OBJETIVO DA TAREFA >>
No trecho sobre pragmática contrastiva e transcultural, por qual abordagem a abordagem contrastiva foi, de certa forma, substituída?

TRECHO FORNECIDO >>
_ _ _ _ _ _ _

Contrastiva e Pragmática Transcultural.

Tal como afirma Karin Aijmer (2011: 1), a pragmática contrastiva “is concerned

with pragmatics or language use in different languages”. Contudo, esta análise

contrastiva assenta no pressuposto de que a acção linguística é universal e que os actos

de fala operam segundo princípios universais. Desta forma, as estratégias empregues na

realização de um acto de fala seriam um elemento comum a todas as línguas e a todas as

culturas, num processo conhecido como misguided universalism (Wierzbicka, 1991:

69). No entanto, conforme a investigação nesta área ia apresentando um maior

desenvolvimento, a noção de que a linguagem é condicionada pelas características de

cada cultura começou a ganhar força e a abordagem contrastiva foi, de certa forma,

substituída pela abordagem transcultural (Barron, 2001: 23).

De acordo com James Simpson, a pragmática transcultural ocupa-se do estudo

da realização de “speech acts like requests and apologies in different cultural contexts”

_ _ _ _ _ _ _

DADOS >>
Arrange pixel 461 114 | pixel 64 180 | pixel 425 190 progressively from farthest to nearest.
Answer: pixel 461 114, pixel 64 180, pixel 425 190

_ _ _ _ _ _ _

A SOLUÇÃO >>
Pela abordagem transcultural.